The host response to implanted biomaterials can influence the functionality of the materials and modulate the tissue repair and remolding. Macrophages, key cells in the host response to biomaterials, can be polarized into different phenotypes, which are important in regenerative medicine. The objective of this study was to evaluate the effect of chitooligosaccharide (COS) on the modulation of macrophage (RAW 264.7) polarization and the associated osteogenic and angiogenic activities. The results demonstrate that COS can shift the macrophage response to an alternatively activated reparative response, which can then upregulate the expression of anti-inflammatory cytokines. COS can also create an immune-modulated microenvironment, with osteogenesis- and angiogenesis-related proteins and a biological process that further influences the osteogenic/angiogenic differentiation and promotion of bone mesenchymal stem cells (BMSCs) and vascular activation of human umbilical vein endothelial cells (HUVECs).

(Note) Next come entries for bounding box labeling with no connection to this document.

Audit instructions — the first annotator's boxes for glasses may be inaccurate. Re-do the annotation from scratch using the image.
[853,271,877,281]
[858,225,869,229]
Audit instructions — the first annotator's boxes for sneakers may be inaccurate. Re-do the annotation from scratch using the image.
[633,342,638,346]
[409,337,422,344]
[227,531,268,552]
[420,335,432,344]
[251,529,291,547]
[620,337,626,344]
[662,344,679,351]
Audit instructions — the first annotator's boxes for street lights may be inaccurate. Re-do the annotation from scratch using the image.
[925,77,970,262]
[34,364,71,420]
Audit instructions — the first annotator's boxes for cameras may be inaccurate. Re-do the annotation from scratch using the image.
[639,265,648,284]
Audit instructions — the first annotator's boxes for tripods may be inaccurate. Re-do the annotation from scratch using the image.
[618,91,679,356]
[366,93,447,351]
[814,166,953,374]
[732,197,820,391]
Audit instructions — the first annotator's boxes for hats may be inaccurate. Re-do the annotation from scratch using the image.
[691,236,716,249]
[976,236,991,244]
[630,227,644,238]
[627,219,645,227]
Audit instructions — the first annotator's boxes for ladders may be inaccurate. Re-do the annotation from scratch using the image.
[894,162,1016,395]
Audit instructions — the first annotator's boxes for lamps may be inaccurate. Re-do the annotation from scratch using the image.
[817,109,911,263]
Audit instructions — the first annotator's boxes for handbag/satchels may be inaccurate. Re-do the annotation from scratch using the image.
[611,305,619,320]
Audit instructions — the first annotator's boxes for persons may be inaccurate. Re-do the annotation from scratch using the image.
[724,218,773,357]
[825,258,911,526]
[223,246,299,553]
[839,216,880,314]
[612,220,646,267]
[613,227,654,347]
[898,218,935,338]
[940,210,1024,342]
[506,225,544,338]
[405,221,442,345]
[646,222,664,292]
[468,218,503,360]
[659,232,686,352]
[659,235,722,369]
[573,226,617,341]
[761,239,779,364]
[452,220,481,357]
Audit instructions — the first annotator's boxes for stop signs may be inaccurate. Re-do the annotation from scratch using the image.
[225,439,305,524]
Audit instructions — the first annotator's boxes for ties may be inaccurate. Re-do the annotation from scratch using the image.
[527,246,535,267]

In this work, at a low concentration of 4 mu g/mL [COS(4)] and suitable polymerization degree of 5 (chitopentaose hydrochloride, COS5) of COS, the associated effect on an alternatively activated reparative response and upregulation of anti-inflammatory cytokine expression was better than that of COS at other concentrations or polymerization degrees. The supernatant from a culture of RAW 264.7 stimulated by COS(4) and COS5 [conditioned medium S-COS(4) and S-COS5] contained more osteogenesis- and angiogenesis-related proteins like DKK-1, OPN, osteoactivin, vascular endothelial growth factor (VEGF) R1, epidermal growth factor (EGF), and insulin-like growth factor binding protein-5 (IGFBP-5) for regulation of osteogenesis/angiogenesis. Specifically, the alkaline phosphatase (ALP) activity and typical osteogenesis-related proteins of BMSCs were significantly influenced by the conditioned media of COS-stimulated macrophages [S-COS(4) and S-COS5]. Furthermore, the conditioned media affected HUVEC proliferation and migration for vascularization. Our results suggest that COS at a low concentration and suitable polymerization degrees has a beneficial effect on immunity modulation (an alternatively activated reparative response) and can modulate osteogenesis/angiogenesis processes for tissue regeneration without using any inductive agent.